Single sign-on provider eight I encountered this firsthand last month, when $LAPSUS posted screenshots showing Okta Slack channels and others with a Cloudflare interface. Cloudflare responded by resetting Okta’s employees’ credentials.

Okta was soon criticized for posting only a brief statement that said screenshots shared by $LAPSUS were related to a January 2022 incident involving the settlement of a “third-party customer support engineer working for one of our subprocessors that was ‘investigated and contained by the subprocessor'” .

It seems that this assertion did not go well with many Okta customers, especially after launching LAPSUS $ Publication of statements disputing some of Okta’s allegations. On March 25, Okta issued an apology for its handling of the January breach at a third-party support provider, which ultimately affected hundreds of its customers.

My CXO source said the lesson from $LAPSUS$ is that even short-term intrusions can have a long-term negative impact on victim organizations — especially when victims don’t communicate immediately about details of a security incident affecting clients.

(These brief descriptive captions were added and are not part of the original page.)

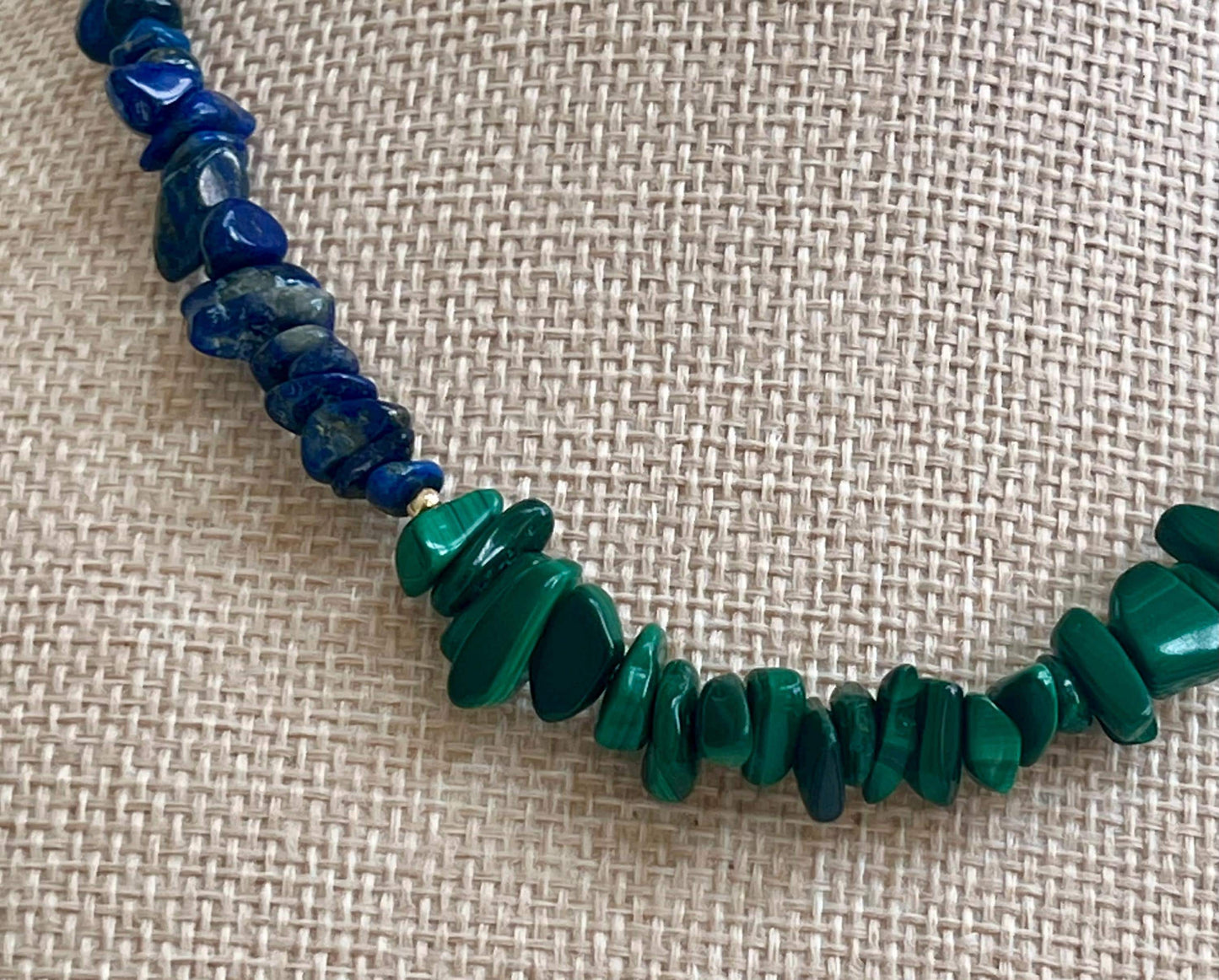 Malachite and Lapis Beaded Necklace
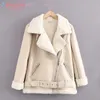 AELEGANTMIS Wysokiej jakości Faux PU skórzana kurtka dla kobiet zima zagęścić ciepłe futro kołnierz kurtki dama oversize odzieży wierzchniej 210607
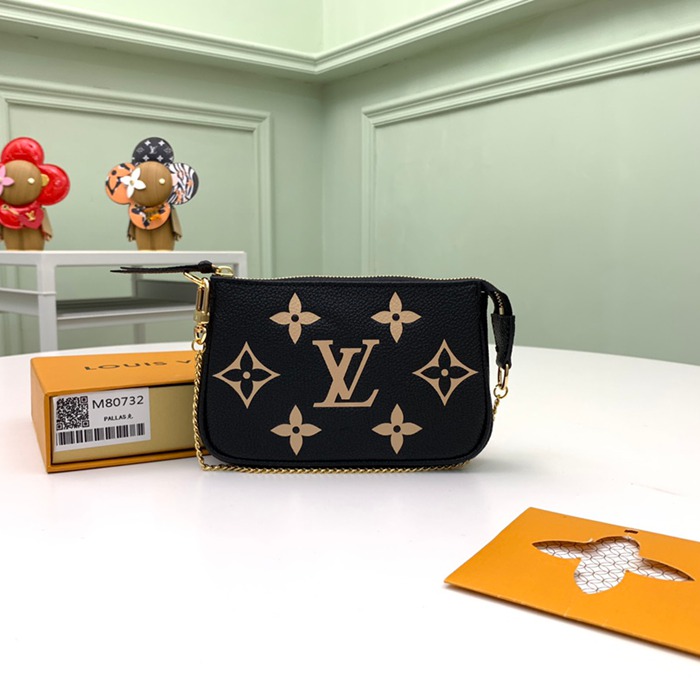 LOUIS VUITTON ミニポシェット アクセサリー モノグラム アンプラント レザー レディース 15.5×10.5×4c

“It forces us to think differently about access from within,” the external relations officer told KrebsOnSecurity. Nation-states have usually wanted longer strategic access; Ransomware groups want significant sideways movement. $LAPSUS doesn’t care, it’s about “what can these 3 accounts get you in the next 6 hours?” We haven’t improved to defend that.”

Any organization wondering what they can do to strengthen their systems against attacks from groups like LAPSUS$ should refer to Microsoft’s recent blog post about the group’s activities, tactics, and tools. Microsoft’s guidelines include recommendations that can help prevent account takeovers or at least mitigate the impact of stolen employee credentials.